DaveVoyles / Create-alerts-to-proactively-monitor-your-data-factory-pipelines

Create alerts to proactively monitor your data factory pipelines

Geek Repo:Geek Repo

Github PK Tool:Github PK Tool

Create alerts to proactively monitor your data factory pipelines

Organizations can improve operational productivity by creating alerts on data integration events (success/failure) and proactively monitor with Azure Data Factory (ADF).

This document from Microsoft offers detailed instructions on how to enable monitoring within ADF.

By connecting ADF to Azure Monitor, you can:

  • Archive logs to a storage account
  • Stream to an event hub
  • Send to Log Analytics

Azure Monitor

ADF's monitoring solution is built on Azure Monitor. Azure Monitor maximizes the availability and performance of your applications and services by delivering a comprehensive solution for collecting, analyzing, and acting on telemetry from your cloud and on-premises environments.

It helps you understand how your applications are performing and proactively identifies issues affecting them and the resources they depend on.

The following diagram gives a high-level view of Azure Monitor. At the center of the diagram are the data stores for metrics and logs, which are the two fundamental types of data use by Azure Monitor.

image info

On the left are the sources of monitoring data that populate these data stores. On the right are the different functions that Azure Monitor performs with this collected data such as analysis, alerting, and streaming to external systems.

All data collected by Azure Monitor fits into one of two fundamental types, metrics and logs.

  • Metrics: Numerical values that describe some aspect of a system at a particular point in time. They are lightweight and capable of supporting near real-time scenarios.

  • Logs: Contain different kinds of data organized into records with different sets of properties for each type. Telemetry such as events and traces are stored as logs in addition to performance data so that it can all be combined for analysis.

We can manage this from two different locations. The first is from within ADF itself, which is the more simple solution, although somewhat limited when compared to managaging this within the portal. Let's explore ADF first.

1. Mangage alerts within Data Factory

image info

In ADF you can configure the alert logic. You can specify various filters such as activity name, pipeline name, activity type, and failure type for the raised alerts. You can also specify the alert logic conditions and the evaluation criteria.

image info

Notifications from Data Factory

Upon fulfillment of your parameters (Pass or Fail), an alert will be sent out. It takes ~2 minutes to reach my inbox.

Different mechanisms such email, SMS, voice, and push notifications are supported.

image info


2. Manage rules/alerts from within the Azure Portal

You can also manage and view these rules from within the Azure portal, which is more complex, but offers far more control, particularly with monitoring.

see alerts

You can find this by click on the Monitoring -> Alerts pane:

monitoring alerts

Keeping Azure Data Factory data

Data Factory stores pipeline-run data for only 45 days. Use Monitor if you want to keep that data for a longer time. With Azure Monitor, you can route diagnostic logs for analysis. You can also keep them in a storage account so that you have factory information for your chosen duration.

Diagnostic logs

From here you can send metrics & logs to 3 destinations:

destinations

Azure Data Factory Management Solution Service Pack

This video from Scott Hanselman has step-by-step instructions on how to configure Azure Data Factory Analytics with Azure Monitor.

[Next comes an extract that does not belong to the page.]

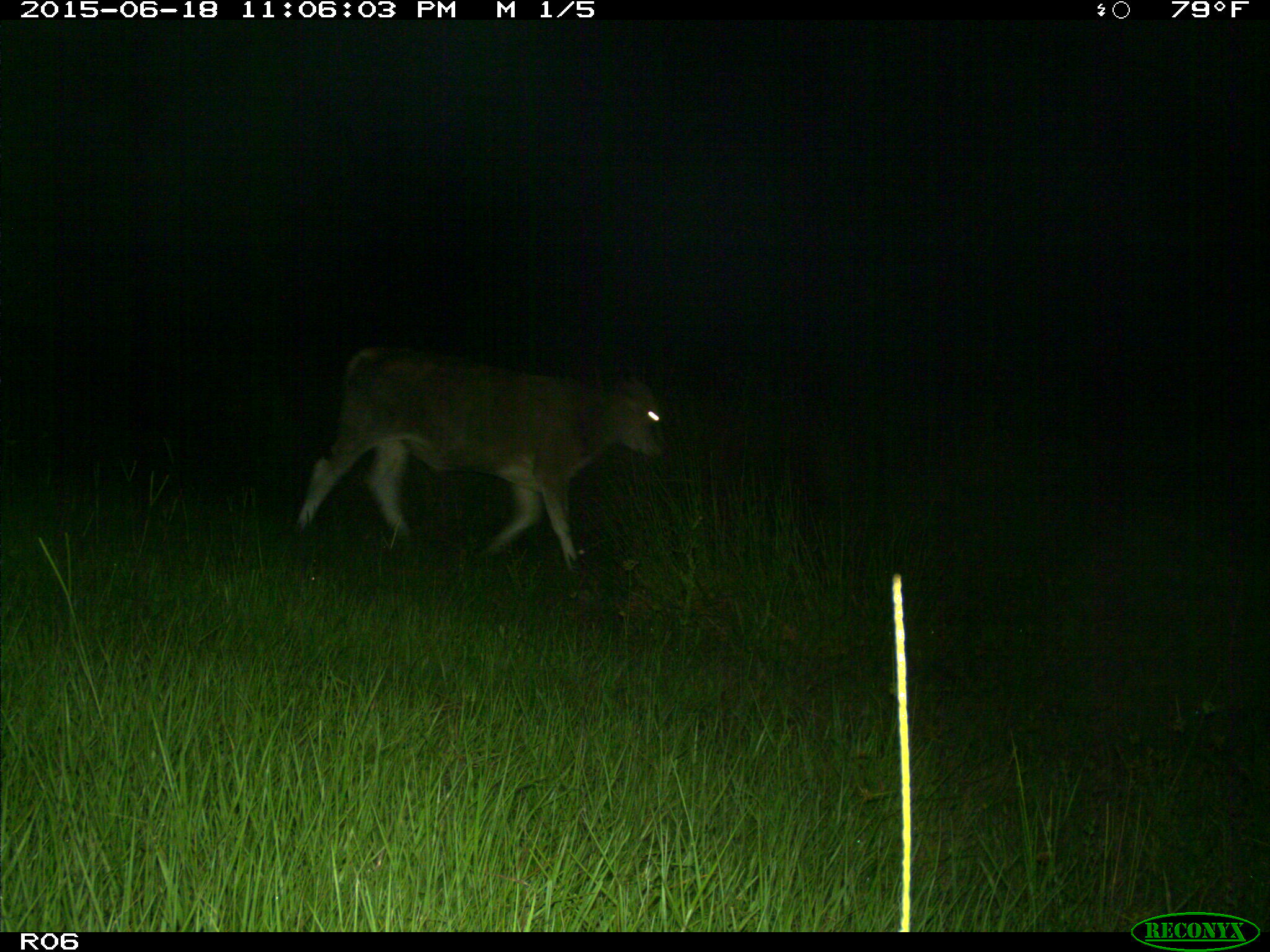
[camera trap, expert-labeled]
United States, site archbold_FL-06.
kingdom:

This is not what you are looking for. This has you configuring Azure Monitor to point towards your Data Factory instance, rather than have Data Factory point towards Azure Monitor. It requires the Azure Data Factory Management Solution Service Pack.

image info

The problem with this approach

This issue that with the approach is that Data Factory must be made in your subscription. For example, if a peer made the Data Facotry instance, and then you tried to connect Monitor to it, it would not work. Therefore, we need to connect to Monitor from within Data Factory. Below I illustrate how to do that.

Monitor Data Factory metrics with Azure Monitor

From the Azure Portal, click on your Data Factory instance, and on the left-hand side look for Diagnostic settings.

Diagnostic settings are used to configure streaming export of platform logs and metrics for a resource to the destination of your choice. You may create up to five different diagnostic settings to send different logs and metrics to independent destinations.

diag-settings-portal

You can add new diagnostic settings from here by clicking on the +Add diagnostic setting button.

settings

More details around diagnostic settings can be found in the documentation.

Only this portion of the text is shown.